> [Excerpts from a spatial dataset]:
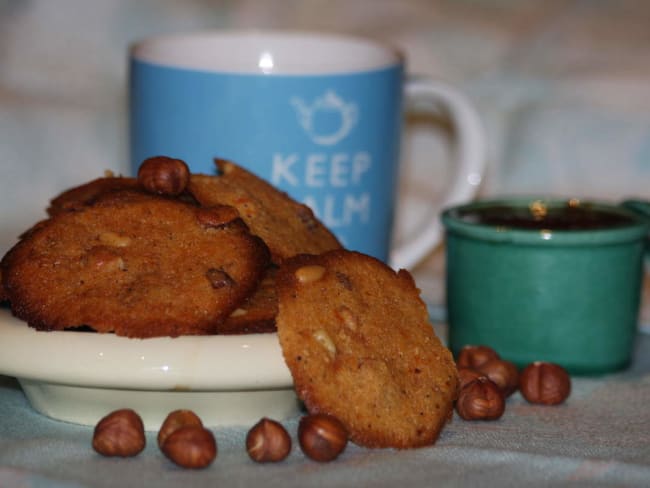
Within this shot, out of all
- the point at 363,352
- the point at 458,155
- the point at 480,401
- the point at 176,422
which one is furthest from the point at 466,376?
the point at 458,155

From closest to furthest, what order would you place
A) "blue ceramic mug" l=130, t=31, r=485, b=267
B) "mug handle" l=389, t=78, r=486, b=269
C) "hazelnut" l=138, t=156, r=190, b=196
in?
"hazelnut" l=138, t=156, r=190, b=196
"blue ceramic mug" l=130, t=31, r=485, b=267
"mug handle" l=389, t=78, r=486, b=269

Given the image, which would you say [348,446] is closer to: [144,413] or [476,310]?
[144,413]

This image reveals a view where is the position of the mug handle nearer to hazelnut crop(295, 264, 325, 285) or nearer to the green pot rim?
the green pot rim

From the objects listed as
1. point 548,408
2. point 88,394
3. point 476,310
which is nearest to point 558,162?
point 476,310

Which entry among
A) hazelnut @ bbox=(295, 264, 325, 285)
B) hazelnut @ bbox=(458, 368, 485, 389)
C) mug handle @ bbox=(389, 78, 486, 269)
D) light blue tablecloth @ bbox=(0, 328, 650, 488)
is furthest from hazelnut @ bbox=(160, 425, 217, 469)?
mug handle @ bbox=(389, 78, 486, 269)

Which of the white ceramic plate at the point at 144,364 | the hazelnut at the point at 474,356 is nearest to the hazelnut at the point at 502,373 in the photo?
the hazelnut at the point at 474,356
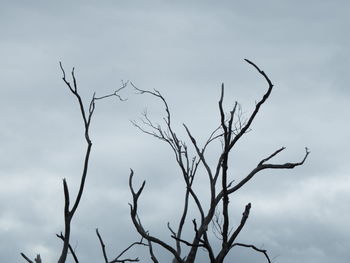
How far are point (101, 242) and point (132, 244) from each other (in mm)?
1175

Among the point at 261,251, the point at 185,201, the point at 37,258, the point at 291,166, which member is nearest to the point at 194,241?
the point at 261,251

> [DIRECTIVE]: Reproduce every entry above word for word, omitting the pictures.

> [PROBLEM SOLUTION]:
Within this shot, out of all
- the point at 363,352
- the point at 458,155
- the point at 480,401
- the point at 176,422
which one is furthest from the point at 466,376?
the point at 458,155

From closest to furthest, what order would you place
A) "blue ceramic mug" l=130, t=31, r=485, b=267
B) "mug handle" l=389, t=78, r=486, b=269
C) "hazelnut" l=138, t=156, r=190, b=196
in?
"hazelnut" l=138, t=156, r=190, b=196
"blue ceramic mug" l=130, t=31, r=485, b=267
"mug handle" l=389, t=78, r=486, b=269

Given the image, which would you say [348,446] is closer to: [144,413] or [476,310]?
[144,413]

This image reveals a view where is the position of the mug handle nearer to hazelnut crop(295, 264, 325, 285) or nearer to the green pot rim?
the green pot rim

From the objects listed as
1. point 548,408
2. point 88,394
3. point 476,310
which is nearest to point 558,162?
point 476,310

Which entry among
A) hazelnut @ bbox=(295, 264, 325, 285)
B) hazelnut @ bbox=(458, 368, 485, 389)
C) mug handle @ bbox=(389, 78, 486, 269)
D) light blue tablecloth @ bbox=(0, 328, 650, 488)
is furthest from hazelnut @ bbox=(160, 425, 217, 469)?
mug handle @ bbox=(389, 78, 486, 269)

Which of the white ceramic plate at the point at 144,364 | the hazelnut at the point at 474,356 is nearest to the hazelnut at the point at 502,373 in the photo?
the hazelnut at the point at 474,356
How far are point (101, 242) and point (132, 244) from each other (in mm)?
1175

Among the point at 261,251, the point at 185,201, the point at 37,258, the point at 291,166, which member is nearest to the point at 194,241?
the point at 261,251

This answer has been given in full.